Перепишите фрагмент текста о Париже, заменив «нравственный яд» на «моральный яд»: начните с места со словами «Парижанин начинает с» и остановитесь после слов «ни было области.».
=== Исходный документ ===
20. Буржуа
20. Буржуа
На том же основании, на котором не обнесенную стенами Гаагу называют деревней, можно было бы назвать деревней и Париж, так как вокруг него тоже нет стен.
Париж — всеобщий город: прирожденный парижанин не пользуется здесь бо?льшими преимуществами, чем только что переселившийся сюда китаец. Если бы я стал говорить о своих правах парижского гражданина, — я насмешил бы этим всех, вплоть до городских чиновников.
Парижанин начинает с того, что горячится в каком-то исступлении; а на другой день все обращает в смешную сторону, так как всегда ищет повода к шутке.
Вот уже около столетия, как он впал в состояние полной беззаботности относительно близко касающихся его политических вопросов. Это своего рода нравственный яд, который развращает сердце, расслабляет ум и смягчает — как излишнюю резкость — всякое проявление энергии. В Париже боятся всего выдающегося, всего высокого в какой бы то ни было области.
Здесь ограничиваются поверхностным зубоскальством надо всем, что кажется нелепым, благотворное же осуждение пороков стало всем ненавистно.
=== Необработанные данные ===
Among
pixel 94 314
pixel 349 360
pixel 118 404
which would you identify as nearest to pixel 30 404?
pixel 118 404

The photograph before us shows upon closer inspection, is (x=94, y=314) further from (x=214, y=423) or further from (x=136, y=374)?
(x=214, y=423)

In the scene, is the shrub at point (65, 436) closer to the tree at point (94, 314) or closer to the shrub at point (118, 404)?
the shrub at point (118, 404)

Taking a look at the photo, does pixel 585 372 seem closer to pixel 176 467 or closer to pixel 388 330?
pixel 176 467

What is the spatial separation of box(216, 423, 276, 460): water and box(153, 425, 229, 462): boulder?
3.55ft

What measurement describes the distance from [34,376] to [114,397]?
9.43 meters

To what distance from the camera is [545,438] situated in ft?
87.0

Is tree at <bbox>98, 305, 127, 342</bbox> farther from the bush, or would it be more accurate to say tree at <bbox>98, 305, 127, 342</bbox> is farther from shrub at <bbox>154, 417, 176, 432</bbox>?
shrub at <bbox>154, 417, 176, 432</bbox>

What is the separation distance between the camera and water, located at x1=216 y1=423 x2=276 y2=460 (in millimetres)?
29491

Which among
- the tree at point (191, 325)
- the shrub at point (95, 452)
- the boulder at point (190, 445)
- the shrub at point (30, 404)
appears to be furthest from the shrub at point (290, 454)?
===
### Ответ к заданию:
Парижанин начинает с того, что горячится в каком-то исступлении; а на другой день все обращает в смешную сторону, так как всегда ищет повода к шутке.
Вот уже около столетия, как он впал в состояние полной беззаботности относительно близко касающихся его политических вопросов. Это своего рода моральный яд, который развращает сердце, расслабляет ум и смягчает — как излишнюю резкость — всякое проявление энергии. В Париже боятся всего выдающегося, всего высокого в какой бы то ни было области.